President Reagan has authorized $15 million more in emergency military aid to help the government of Chad fight an intensifying war against Libyan-backed insurgents, the State Department announced last night.
The money, which comes from a special $75 million fund set aside for emergencies under the Foreign Assistance Act, is in addition to $10 million approved by Reagan July 18.
The new disbursement, which does not require congressional approval, reflects growing administration concern about Libyan military and logistical support for rebels fighting the government of President Hissene Habre.
Reports from Chad yesterday said that Libyan warplanes had extended their bombing raids deeper into the country 200 miles south of the previous focus of fighting around the strategic oasis town of Faya-Largeau.
"The $15 million," the State Department said, "will be used to provide the government of Chad with a reasonable chance to defend itself against Libyan escalation." It was not yet possible to specify what the money would be used for, as the situation was "fluid."
"No one," the statement said, "has ever been very successful at forecasting the actions" of Col. Muammar Qaddafi, the Libyan leader.
Reagan earlier yesterday told President Mobutu Sese Seko of Zaire, who has sent 1,800 troops and six aircraft to Chad, that the United States was prepared to take additional steps to bolster the Habre government. Reagan later described their 30-minute meeting in the Oval Office as a "warm and useful discussion."
Reagan and Mobutu "agreed it is in their interests, the interests of stability in Africa and in our interest not to see Libyan aggression against an African state succeed," a senior administration official told reporters.
As the Zaire leader left the White House, Reagan said that the aircraft carrier USS Eisenhower would remain in waters off the Libyan coast despite a threat by Qaddafi to destroy American ships that enter the Gulf of Sidra.

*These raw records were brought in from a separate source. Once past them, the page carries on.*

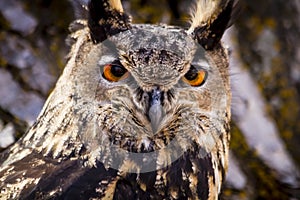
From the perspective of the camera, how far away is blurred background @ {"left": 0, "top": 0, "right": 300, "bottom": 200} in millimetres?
3846

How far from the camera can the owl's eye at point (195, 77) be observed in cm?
259

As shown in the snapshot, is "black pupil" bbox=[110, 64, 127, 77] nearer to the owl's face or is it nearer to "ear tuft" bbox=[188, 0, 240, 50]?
the owl's face

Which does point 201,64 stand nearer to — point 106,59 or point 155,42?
point 155,42

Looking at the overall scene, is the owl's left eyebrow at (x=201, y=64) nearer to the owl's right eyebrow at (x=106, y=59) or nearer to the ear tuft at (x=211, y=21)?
the ear tuft at (x=211, y=21)

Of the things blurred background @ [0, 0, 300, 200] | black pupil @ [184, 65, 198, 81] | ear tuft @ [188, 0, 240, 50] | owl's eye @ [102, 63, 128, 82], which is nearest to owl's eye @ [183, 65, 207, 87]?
black pupil @ [184, 65, 198, 81]

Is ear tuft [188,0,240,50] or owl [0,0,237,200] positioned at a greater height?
ear tuft [188,0,240,50]

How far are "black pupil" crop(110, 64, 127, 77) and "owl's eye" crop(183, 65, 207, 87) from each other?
8.4 inches

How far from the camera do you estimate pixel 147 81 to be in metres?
2.47

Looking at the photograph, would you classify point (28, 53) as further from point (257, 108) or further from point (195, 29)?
point (195, 29)

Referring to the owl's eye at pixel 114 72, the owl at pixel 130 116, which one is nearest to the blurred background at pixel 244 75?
the owl at pixel 130 116

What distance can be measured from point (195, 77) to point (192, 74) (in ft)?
0.06

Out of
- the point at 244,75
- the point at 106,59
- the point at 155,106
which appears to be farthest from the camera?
the point at 244,75

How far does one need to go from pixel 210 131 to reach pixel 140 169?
12.1 inches

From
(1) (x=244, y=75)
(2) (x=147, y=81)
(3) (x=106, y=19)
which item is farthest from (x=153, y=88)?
(1) (x=244, y=75)
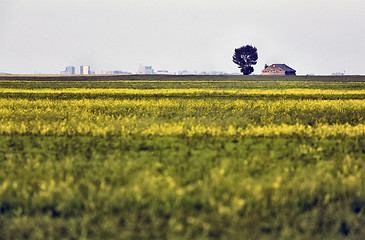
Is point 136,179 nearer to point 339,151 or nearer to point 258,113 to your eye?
point 339,151

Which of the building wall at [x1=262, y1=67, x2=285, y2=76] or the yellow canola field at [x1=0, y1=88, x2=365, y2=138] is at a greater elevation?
the building wall at [x1=262, y1=67, x2=285, y2=76]

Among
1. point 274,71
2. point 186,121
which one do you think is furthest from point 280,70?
point 186,121

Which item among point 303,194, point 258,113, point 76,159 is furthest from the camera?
point 258,113

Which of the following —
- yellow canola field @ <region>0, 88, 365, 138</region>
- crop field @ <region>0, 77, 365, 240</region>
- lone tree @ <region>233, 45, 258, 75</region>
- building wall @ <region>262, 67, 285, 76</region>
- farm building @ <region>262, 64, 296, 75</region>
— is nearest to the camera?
crop field @ <region>0, 77, 365, 240</region>

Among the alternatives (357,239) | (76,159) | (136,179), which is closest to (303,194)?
(357,239)

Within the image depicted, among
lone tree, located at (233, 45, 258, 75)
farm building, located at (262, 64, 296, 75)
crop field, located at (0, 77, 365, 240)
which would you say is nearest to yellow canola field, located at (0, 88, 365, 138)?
crop field, located at (0, 77, 365, 240)

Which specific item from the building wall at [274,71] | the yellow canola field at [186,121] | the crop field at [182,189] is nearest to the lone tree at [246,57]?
the building wall at [274,71]

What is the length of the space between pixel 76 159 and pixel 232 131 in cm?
631

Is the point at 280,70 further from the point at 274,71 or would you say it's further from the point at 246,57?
the point at 246,57

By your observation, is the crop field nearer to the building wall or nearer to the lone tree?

"We will hold maneuvers as we always have in international waters," the president said. The United States and "the rest of the world" recognizes the gulf as international, and does not accept Qaddafi's claim to it, he said.

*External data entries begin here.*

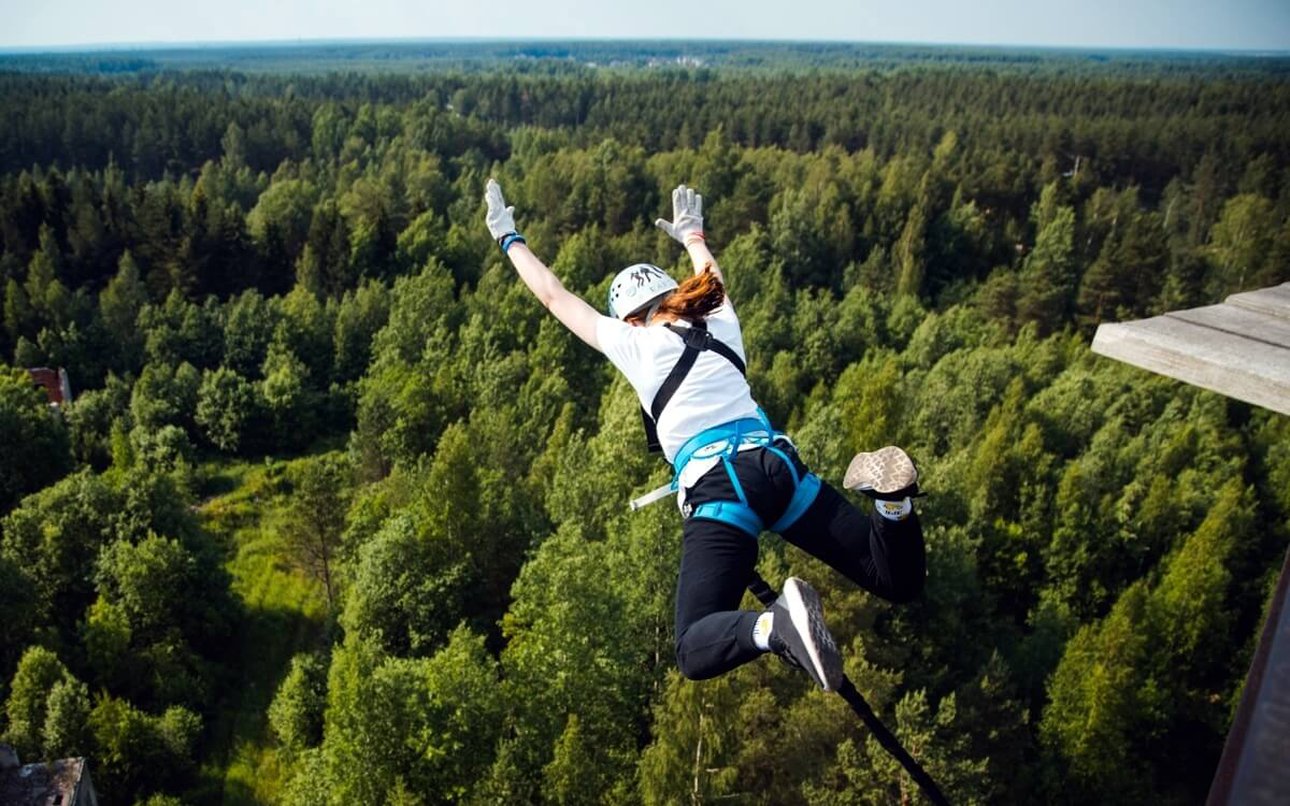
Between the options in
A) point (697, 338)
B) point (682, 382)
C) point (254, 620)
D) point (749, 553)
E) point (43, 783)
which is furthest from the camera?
point (254, 620)

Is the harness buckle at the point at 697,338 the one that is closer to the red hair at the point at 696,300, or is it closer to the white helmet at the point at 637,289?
the red hair at the point at 696,300

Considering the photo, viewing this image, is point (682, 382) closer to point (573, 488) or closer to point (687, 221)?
point (687, 221)

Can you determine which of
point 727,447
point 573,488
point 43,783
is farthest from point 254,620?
point 727,447

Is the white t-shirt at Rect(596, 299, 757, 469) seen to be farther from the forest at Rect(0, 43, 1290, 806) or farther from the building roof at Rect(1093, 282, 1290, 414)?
the forest at Rect(0, 43, 1290, 806)

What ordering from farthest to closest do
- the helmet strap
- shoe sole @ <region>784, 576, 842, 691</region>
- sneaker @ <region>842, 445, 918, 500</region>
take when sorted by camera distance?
the helmet strap → sneaker @ <region>842, 445, 918, 500</region> → shoe sole @ <region>784, 576, 842, 691</region>

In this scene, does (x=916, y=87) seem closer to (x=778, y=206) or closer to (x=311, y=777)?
(x=778, y=206)

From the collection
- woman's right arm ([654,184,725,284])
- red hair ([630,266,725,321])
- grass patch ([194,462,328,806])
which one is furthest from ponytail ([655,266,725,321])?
grass patch ([194,462,328,806])

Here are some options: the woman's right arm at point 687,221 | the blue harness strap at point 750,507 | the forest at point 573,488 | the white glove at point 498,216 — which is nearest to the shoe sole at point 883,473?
the blue harness strap at point 750,507

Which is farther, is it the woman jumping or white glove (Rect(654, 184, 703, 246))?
white glove (Rect(654, 184, 703, 246))
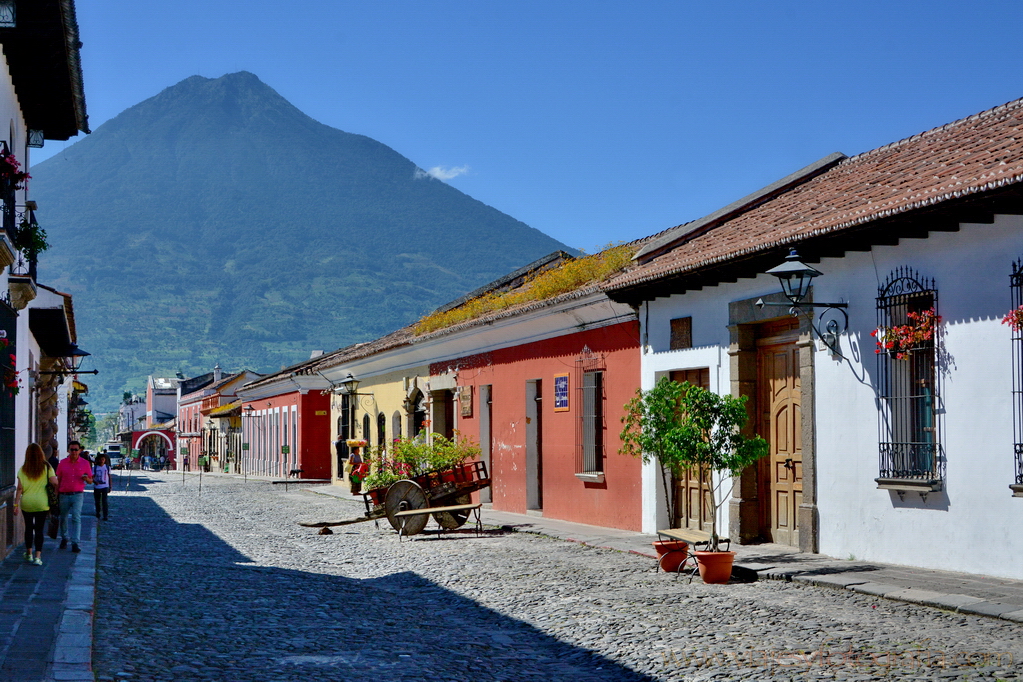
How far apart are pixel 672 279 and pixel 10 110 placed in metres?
7.72

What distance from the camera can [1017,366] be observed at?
331 inches

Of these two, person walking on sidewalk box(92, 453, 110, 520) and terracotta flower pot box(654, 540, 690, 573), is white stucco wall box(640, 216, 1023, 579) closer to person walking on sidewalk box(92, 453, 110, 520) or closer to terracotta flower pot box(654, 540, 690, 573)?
terracotta flower pot box(654, 540, 690, 573)

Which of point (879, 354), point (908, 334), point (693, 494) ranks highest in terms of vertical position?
point (908, 334)

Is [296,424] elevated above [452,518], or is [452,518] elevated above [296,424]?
[296,424]

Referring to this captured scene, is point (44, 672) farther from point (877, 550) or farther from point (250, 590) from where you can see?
point (877, 550)

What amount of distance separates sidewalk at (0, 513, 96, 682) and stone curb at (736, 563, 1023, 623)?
5.48 meters

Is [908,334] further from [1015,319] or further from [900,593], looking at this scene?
[900,593]

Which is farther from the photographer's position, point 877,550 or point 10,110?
point 10,110

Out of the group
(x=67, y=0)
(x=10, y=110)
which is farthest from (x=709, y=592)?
(x=10, y=110)

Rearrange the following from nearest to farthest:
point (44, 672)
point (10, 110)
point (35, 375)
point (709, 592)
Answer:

On Monday two F14 fighters from the Eisenhower were involved in an incident with two Libyan MiG jets. The Pentagon has also sent two airborne warning and control system (AWACS) aircraft to Egypt to observe Libyan aircraft movements in the area.
The United States has already sent 30 Redeye and Stinger antiaircraft missiles to Chad to help boost defense capabilities against Libyan bombing raids. Three U.S. Army sergeants from Fort Bliss, Tex., arrived there Wednesday to help instruct the Chadians on their use.

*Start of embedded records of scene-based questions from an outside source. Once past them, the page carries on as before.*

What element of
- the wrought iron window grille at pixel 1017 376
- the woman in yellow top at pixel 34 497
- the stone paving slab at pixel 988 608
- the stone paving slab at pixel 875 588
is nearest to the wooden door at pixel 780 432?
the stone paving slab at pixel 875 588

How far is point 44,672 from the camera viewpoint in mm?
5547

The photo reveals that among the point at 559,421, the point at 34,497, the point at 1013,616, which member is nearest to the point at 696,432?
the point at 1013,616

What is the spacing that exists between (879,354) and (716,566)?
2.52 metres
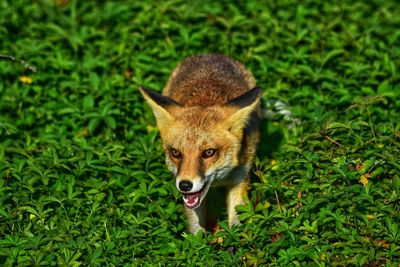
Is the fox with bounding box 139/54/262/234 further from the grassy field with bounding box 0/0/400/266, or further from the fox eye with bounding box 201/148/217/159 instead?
the grassy field with bounding box 0/0/400/266

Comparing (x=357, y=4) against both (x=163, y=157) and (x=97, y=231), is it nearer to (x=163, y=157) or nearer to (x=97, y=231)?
(x=163, y=157)

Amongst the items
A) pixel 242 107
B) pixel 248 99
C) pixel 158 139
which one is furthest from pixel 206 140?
pixel 158 139

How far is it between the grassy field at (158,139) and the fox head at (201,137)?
1.60 ft

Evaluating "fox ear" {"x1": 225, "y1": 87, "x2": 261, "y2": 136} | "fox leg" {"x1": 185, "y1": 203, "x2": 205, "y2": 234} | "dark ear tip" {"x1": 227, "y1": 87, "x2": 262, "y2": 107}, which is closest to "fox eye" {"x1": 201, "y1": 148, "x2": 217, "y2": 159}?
"fox ear" {"x1": 225, "y1": 87, "x2": 261, "y2": 136}

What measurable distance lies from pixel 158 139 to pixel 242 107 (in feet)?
6.42

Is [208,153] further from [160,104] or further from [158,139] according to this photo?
[158,139]

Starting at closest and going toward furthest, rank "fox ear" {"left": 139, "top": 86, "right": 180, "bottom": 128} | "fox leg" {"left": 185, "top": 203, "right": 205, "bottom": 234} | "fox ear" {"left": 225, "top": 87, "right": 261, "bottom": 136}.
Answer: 1. "fox ear" {"left": 225, "top": 87, "right": 261, "bottom": 136}
2. "fox ear" {"left": 139, "top": 86, "right": 180, "bottom": 128}
3. "fox leg" {"left": 185, "top": 203, "right": 205, "bottom": 234}

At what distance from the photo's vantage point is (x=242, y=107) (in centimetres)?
769

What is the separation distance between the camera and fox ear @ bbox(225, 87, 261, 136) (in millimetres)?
7668

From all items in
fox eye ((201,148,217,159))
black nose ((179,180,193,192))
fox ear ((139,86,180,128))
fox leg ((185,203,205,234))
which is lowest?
fox leg ((185,203,205,234))

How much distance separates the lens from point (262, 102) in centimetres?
1005

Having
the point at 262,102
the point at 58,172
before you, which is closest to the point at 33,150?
the point at 58,172

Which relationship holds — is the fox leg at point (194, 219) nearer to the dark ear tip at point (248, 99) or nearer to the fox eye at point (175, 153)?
the fox eye at point (175, 153)

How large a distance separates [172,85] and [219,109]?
6.42ft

The State Department said last night that of the first $10 million sent to Chad, $7.5 million had already been spent and, "With the current level of activity and the fluid situation, the remaining balance will be quickly spent."
Last night's statement said that when the $10 million was authorized it was sufficient, together with aid provided by France, to enable the Chadians to prevail over the rebel forces, and to retake several strategic towns.
"But since that time," it continued, "Libya has initiated the large-scale bombing of Chad forces. This radically altered the situation and created the need for additional urgent military assistance."
The State Department is aware of Chad's exposure to the Libyan attacks, and senior officials say that they have been urging the French government to provide aerial cover for Habre's forces.
The French, however, who ruled Chad until independence in 1960, say that a 1976 military cooperation treaty with Chad does not oblige them to defend the country.
They have also told Washington, according to diplomatic sources, that the socialist government of President Francois Mitterrand feels that direct French military intervention could damage Habre's standing.
Officials say that U.S. intelligence reports indicate a constant resupply from Libya of arms and ammunition to the rebel forces of former president Goukouni Oueddei. Aircraft capable of airlifting insurgents into government-controlled areas as well as those involved in bombing raids have been observed on both sides of the Libya-Chad border.
Reagan said yesterday that he had expressed his "admiration" for Mobutu's "courageous" action in sending troops to Chad. He described the Zairean leader as "a faithful friend for some 20 years."
"On the home front," Reagan said, "the president has informed me of progress in his economic stabilization plan . . . . Zaire has taken the difficult but necessary steps to assure sustained economic progress and it's important that we and Zaire's other friends do what we can to help."
Mobutu praised Reagan for his "warm welcome," and said: "Some decisions have been made for economic aid to Zaire."